The country's main advantages are a huge market and young workforce; it has a very important geographical location as well, he said.
“We are interested in some issues, like regional integration.” The country is part of South Asian Association for Regional Cooperation, Bay of Bengal Initiative for Multi-Sectoral Technical and Economic Cooperation, and Bangladesh–China–India–Myanmar Forum for Regional Cooperation, he said.
“We also think it is important for Switzerland to connect to Bangladesh to make use of its regional integration.”
The country has made good progress in ensuring factory safety after the Rana Plaza building collapse and Tazreen Fashions fire, he said.
Trade ties between the two countries are growing fast. “The bilateral trade volume registered a significant year-on-year growth of 10.5 percent in 2014 to reach $481.43 million.”
Bangladesh has long been a priority for Switzerland in development cooperation, the official said.
The Swiss Cooperation Strategy for Bangladesh for the period between 2013 and 2017 identifies some areas -- skills development, market development and local governance -- where Switzerland will continue to support Bangladesh, he said.
The annual Swiss grant contributions for Bangladesh currently stand at around $35 million. Of all items imported from Bangladesh last year, 95 percent were textiles and apparel products.

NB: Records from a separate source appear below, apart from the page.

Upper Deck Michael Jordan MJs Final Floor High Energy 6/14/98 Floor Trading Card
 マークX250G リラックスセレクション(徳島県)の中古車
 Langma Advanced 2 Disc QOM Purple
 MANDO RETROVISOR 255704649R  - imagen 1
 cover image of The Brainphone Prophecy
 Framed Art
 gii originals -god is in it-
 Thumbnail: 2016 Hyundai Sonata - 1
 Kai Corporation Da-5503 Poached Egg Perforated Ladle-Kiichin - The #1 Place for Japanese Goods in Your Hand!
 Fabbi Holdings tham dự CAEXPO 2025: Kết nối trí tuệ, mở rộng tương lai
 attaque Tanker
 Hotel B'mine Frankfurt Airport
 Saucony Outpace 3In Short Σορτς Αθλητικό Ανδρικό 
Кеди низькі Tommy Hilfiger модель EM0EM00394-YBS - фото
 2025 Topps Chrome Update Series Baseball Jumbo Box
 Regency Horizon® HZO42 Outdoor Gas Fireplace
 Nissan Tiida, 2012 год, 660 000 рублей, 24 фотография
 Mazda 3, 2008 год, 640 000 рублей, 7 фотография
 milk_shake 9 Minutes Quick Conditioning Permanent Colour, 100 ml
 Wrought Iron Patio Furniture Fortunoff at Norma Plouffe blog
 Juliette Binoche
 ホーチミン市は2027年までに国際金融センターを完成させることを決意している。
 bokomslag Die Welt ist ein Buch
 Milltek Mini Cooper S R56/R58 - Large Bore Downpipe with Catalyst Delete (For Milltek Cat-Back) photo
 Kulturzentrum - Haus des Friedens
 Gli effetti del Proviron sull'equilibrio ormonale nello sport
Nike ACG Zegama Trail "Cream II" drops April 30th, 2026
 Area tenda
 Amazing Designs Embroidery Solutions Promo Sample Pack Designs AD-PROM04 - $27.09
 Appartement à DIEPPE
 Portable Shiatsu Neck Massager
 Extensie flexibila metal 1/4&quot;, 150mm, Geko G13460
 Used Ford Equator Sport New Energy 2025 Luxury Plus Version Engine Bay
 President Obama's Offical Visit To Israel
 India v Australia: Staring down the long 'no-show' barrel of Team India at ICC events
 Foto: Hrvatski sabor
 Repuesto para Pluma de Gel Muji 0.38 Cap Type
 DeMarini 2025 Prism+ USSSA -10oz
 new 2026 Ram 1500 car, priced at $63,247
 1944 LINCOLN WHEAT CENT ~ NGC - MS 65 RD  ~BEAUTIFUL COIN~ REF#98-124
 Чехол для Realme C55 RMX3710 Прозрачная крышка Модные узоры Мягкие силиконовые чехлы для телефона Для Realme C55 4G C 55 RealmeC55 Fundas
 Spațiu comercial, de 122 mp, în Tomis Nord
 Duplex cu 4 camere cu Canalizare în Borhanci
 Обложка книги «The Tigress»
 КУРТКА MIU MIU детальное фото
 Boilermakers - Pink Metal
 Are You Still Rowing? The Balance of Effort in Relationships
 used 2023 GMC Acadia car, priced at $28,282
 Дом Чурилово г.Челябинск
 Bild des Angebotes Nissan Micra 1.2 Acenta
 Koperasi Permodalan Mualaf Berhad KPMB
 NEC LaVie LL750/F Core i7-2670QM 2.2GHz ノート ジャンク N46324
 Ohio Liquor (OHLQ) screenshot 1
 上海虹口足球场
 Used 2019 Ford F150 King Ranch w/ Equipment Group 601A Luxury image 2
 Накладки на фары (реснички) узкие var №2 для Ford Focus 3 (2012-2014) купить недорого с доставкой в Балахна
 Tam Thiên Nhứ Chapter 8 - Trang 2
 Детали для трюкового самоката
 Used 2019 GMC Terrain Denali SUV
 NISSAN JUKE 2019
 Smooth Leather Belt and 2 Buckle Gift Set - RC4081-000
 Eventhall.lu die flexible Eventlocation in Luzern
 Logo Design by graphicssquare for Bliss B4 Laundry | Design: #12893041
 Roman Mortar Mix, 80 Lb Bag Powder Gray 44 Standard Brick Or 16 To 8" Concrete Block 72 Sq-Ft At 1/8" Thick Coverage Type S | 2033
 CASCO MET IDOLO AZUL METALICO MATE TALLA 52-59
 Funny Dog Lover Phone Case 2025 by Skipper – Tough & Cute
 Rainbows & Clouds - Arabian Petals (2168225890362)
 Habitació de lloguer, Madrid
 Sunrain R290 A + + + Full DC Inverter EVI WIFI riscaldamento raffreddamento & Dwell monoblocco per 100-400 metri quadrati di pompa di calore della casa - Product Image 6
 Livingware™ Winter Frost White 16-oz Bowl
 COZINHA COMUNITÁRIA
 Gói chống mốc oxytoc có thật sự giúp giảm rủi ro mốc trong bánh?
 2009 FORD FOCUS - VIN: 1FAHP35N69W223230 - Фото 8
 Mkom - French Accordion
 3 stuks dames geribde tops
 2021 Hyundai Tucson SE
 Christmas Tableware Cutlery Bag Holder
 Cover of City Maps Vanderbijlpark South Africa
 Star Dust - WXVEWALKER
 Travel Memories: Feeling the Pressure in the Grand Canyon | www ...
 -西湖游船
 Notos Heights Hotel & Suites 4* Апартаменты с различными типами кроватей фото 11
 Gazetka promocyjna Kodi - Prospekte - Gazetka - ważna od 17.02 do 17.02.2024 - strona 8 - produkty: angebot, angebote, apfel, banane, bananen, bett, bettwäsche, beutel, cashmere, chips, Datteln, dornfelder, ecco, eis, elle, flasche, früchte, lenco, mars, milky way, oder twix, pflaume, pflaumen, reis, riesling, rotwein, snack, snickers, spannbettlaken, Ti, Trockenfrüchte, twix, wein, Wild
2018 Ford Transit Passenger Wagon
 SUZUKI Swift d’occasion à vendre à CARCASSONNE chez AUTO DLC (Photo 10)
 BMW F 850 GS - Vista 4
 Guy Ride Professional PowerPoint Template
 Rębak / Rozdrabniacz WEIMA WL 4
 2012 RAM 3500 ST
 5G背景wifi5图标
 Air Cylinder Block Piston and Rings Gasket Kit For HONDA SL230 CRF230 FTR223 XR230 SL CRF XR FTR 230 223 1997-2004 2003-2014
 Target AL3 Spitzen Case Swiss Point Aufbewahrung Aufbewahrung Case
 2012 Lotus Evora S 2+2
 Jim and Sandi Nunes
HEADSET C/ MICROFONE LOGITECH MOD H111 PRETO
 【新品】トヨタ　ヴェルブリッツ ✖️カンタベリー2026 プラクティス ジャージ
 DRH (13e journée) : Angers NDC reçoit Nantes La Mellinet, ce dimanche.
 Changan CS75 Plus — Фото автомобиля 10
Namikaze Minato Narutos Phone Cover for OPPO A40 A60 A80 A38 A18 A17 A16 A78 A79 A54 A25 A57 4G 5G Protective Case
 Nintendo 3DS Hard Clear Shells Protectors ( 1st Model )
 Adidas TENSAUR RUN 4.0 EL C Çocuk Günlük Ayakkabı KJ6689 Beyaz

Switzerland can become an important market for Bangladesh's other emerging sectors, namely IT, leather, high-end garments and ceramic products, he said. Switzerland primarily exports chemicals, pharmaceutical products and industrial machinery to Bangladesh.
However, Switzerland can also provide Bangladesh with attractive hi-tech and clean-tech solutions, where Switzerland has particular expertise, Matyassy said.